Exercise requirements:
1 - In the text on LGTM security results, what can happen when the return value of snprintf is not checked properly?
2 - From the text on LGTM security results, rewrite the stretch from "In fact, making" through "an exploitable vulnerability.", substituting "SQL injection" for "cross-site scripting".

Extract provided:
────────────────────

In fact, making results public on LGTM is the only responsible option. Public security results are the key to solving the security crisis in open source projects, which, despite increasing developer awareness, is only getting worse. This post explains why.

Variants are not necessarily vulnerabilities

LGTM's variant analysis finds variants of known vulnerabilities, such as cross-site scripting. But while variants generally represent weaknesses in the code which should be fixed, not all of them represent exploitable vulnerabilities.

For example this query finds places in code where the return value of snprintf is not checked properly, which can lead to buffer overflow. Although a variant found by this query is usually a bug, in that it leads to aberrant program behavior and should be fixed, it is only rarely in a path that makes it an exploitable vulnerability.

When our security research team finds an exploitable vulnerability in a project, we always work with the project team to fix the bug before it is publicly announced, to minimize the possibility of someone exploiting the issue. But because variants are not necessarily exploitable, they do not require the same level of secrecy as proven vulnerabilities.

────────────────────

Material provided:
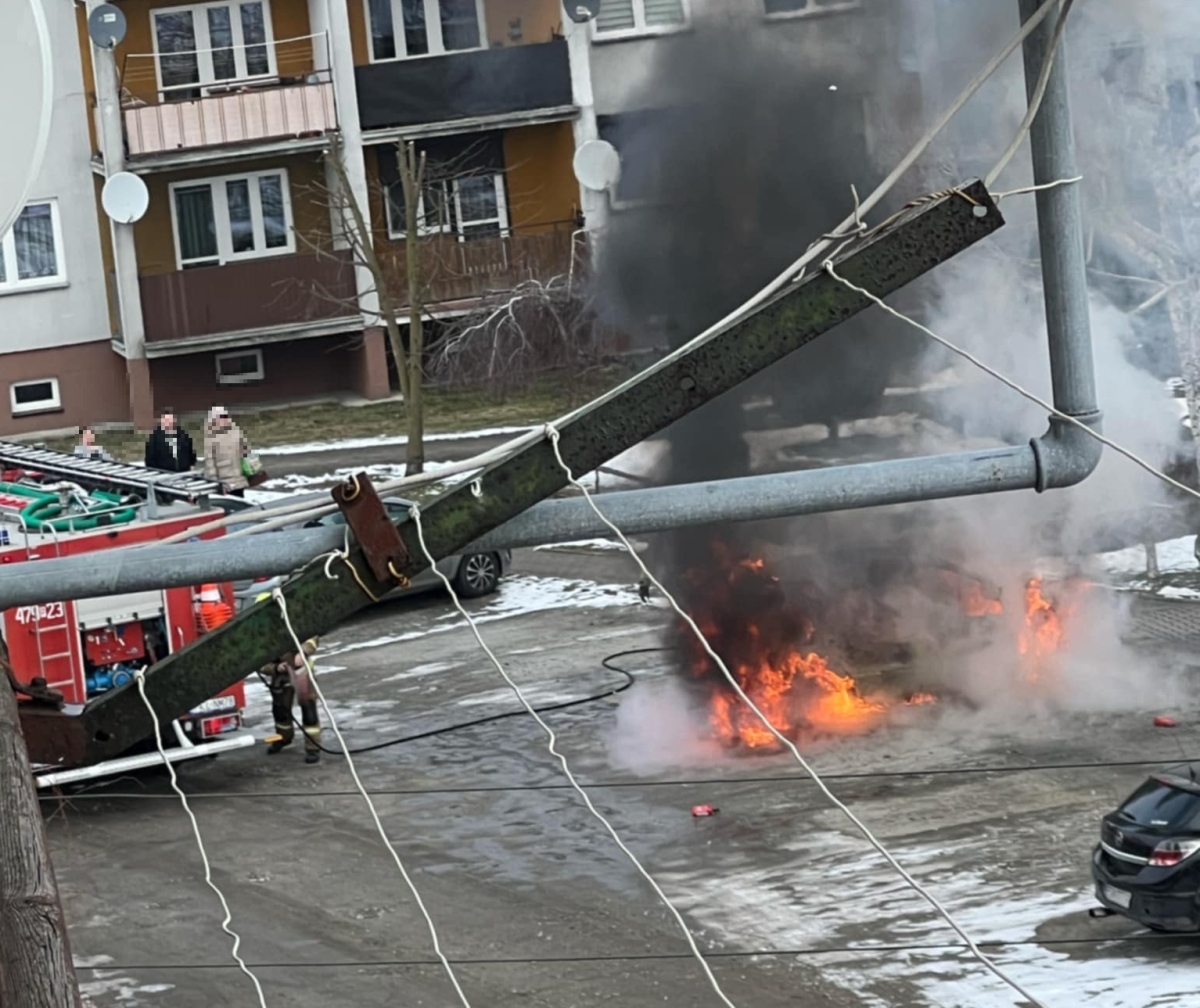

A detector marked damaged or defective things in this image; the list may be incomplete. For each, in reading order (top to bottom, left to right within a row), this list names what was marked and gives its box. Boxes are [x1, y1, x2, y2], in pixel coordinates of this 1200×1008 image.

rusty metal beam [28, 181, 1003, 763]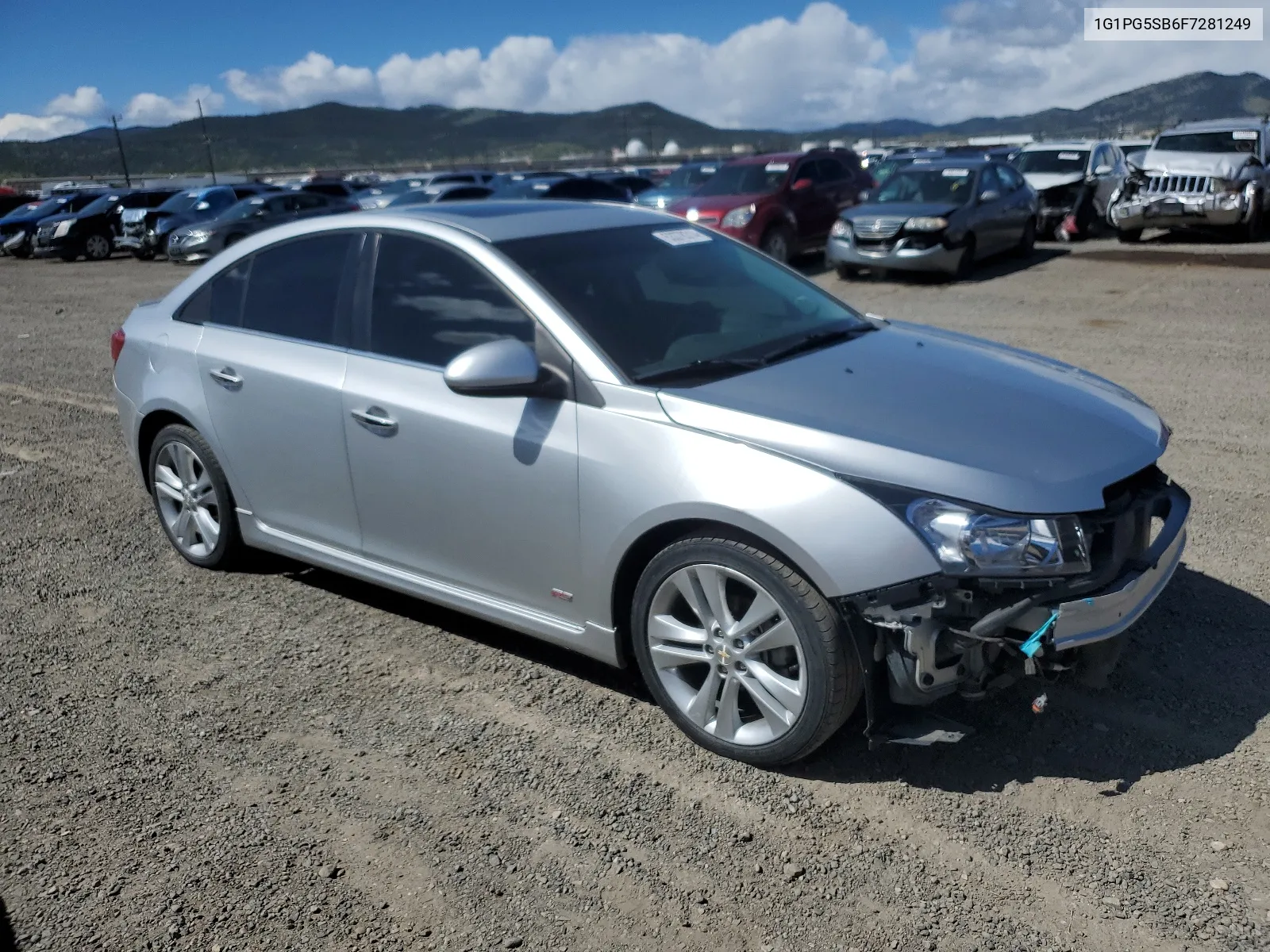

────────────────────

Answers to this exercise:
1 - It can lead to buffer overflow.

2 -
In fact, making results public on LGTM is the only responsible option. Public security results are the key to solving the security crisis in open source projects, which, despite increasing developer awareness, is only getting worse. This post explains why.

Variants are not necessarily vulnerabilities

LGTM's variant analysis finds variants of known vulnerabilities, such as SQL injection. But while variants generally represent weaknesses in the code which should be fixed, not all of them represent exploitable vulnerabilities.

For example this query finds places in code where the return value of snprintf is not checked properly, which can lead to buffer overflow. Although a variant found by this query is usually a bug, in that it leads to aberrant program behavior and should be fixed, it is only rarely in a path that makes it an exploitable vulnerability.